Es stellt sich die Frage ob es sinnvoll ist bei so einer Personallage paralell zu Bahnstrecken Fernbusse einzusetzen und vergleichsweise kleine Gütermengen von unter 40 Tonnen mit einzelnen Fahrern durch das Land zu befördern. Verkehr gehört auf die Schiene verlagert um so das Personal von Fernbussen und LKW freizustellen, dass dringend an anderer Stelle als Lokführer oder Busfahrer gebraucht wird. Es braucht auf der Basis des Containers eine ganz neue Güterbahn, wie wir die noch nicht hatten. https://viertuerme.blogspot.com/2012/02/guteroffensive-statt-gesundschrumpfen.html

Wir brauchen standartisierte Personenzüge, die in der Lage sind ein paar Güterwagen mitzunehmen, wir brauche wieder Kurswagen. Warum keine Triebzüge wo jede Einheit einen Antreib hat und einen kleinen Stromspeicher der autonom Rangierfahrten zulässt. Solche Fahrzeuge könnten im Verbund als IC fahren und unterwegs Zugteile an andere Züge abgeben, um mehr umsteigefreie Verbindungen zu schaffen.

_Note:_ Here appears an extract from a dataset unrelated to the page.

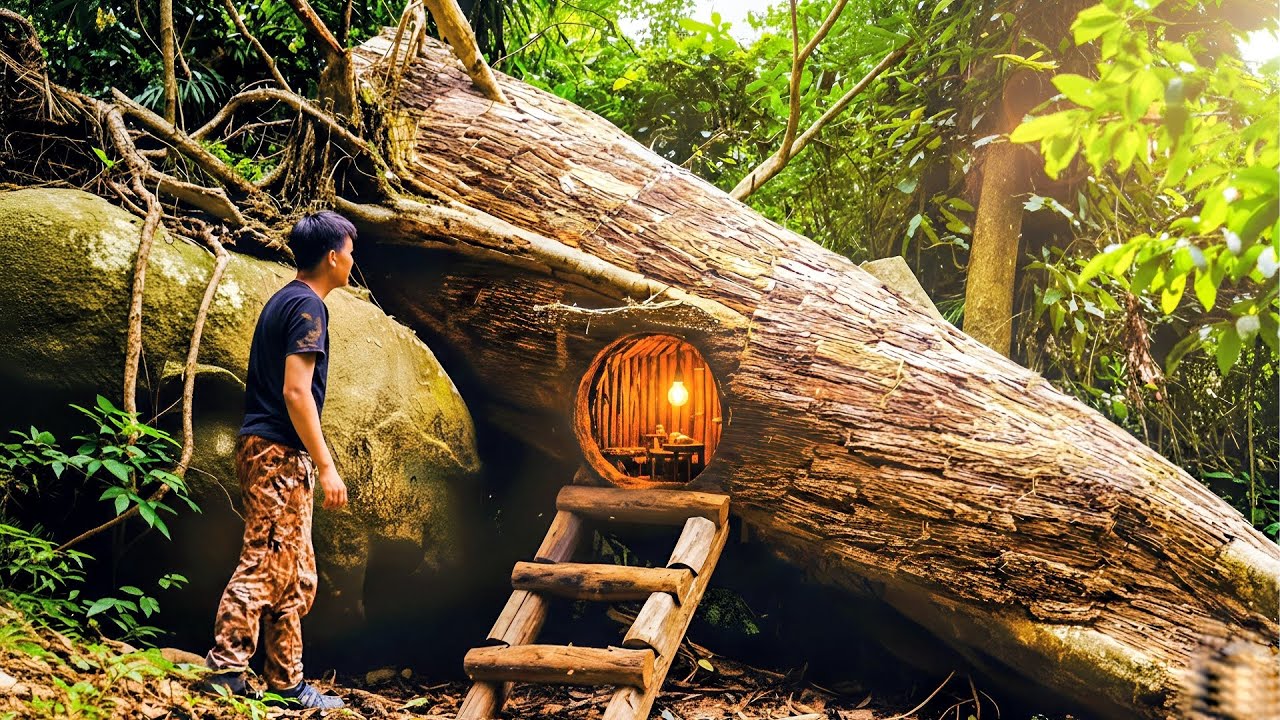 I Built a Secret Modern House Inside a Giant Fallen Tree!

Bleibt noch ein Risikofaktor, die Staatsfinanzen. Ist der Staat auf Dauer in der Lage diese Busfahrer und Lokführer für die Verkehrswende zu bezahlen. Zwar kann es im Güterverkehr und  Fernverkehr eigenwirtschaftliche Angebote geben, der Nahverkehr verlangt aber eine Gesellschaft, die in der Lage ist den zu finanzieren. Und so wier akut Politik gemacht wird, befürchte ich hier enen  großen Knall der viele aus ihren Verkehrswende-Träumen reißen wird. Theoretisch ist diese Verkehrswende möglich und sinnvoll, aber ich vermisse eine wirtschaftlich nachhaltige Politik, die die Grundlage dafür ist, die Verkehrswende zu meistern. 

Grundsätzlich bedarf es einer Debatte, wie wir eine Gesellschaft schaffen, in der wir ohne sinnlose Arbeit leben können und trotzdem alle die Chance haben durch Einbringung in die Gesellschaft ein Einkommen zu erhalten. Wie muss die Ordnung und das Geldsystem so einer Wirtschaft aussehen? Bevor diese Fragen nicht geklärt sind, ist es sehr riskant die bestehende Wirtschaft zu zerstören. 

Den Euphemismus "demographioscher Wandel" sollten wir uns abgewohnen, es handelt sich um einen Kollaps. 

Hier muss dringend die Frage gestellt werden, wie muss eine Gesellschaft beschaffen sein, wo wieder mehr Frauen ja zum Kind sagen können und das Kindeswohl das oberste Gebot allen Handelns ist? 

Was muss Bildung vermitteln, um eine Gesellschaft zu fördern, wo die generative Erneuerung klappt? 

Was muss sich ändern, dass Frauen, die Ja zum Kind sagen nicht in der Rente und beim Erwerb benachtiligt werden? 

Braucht es wirklich Frauenquoten oder Quoten für Menschen die eine Erziehungspause in der Erwerbsarbeit hatten? 

Muss die Familienarbeit nicht der Erwerbsarbeit gleichgestellt werden?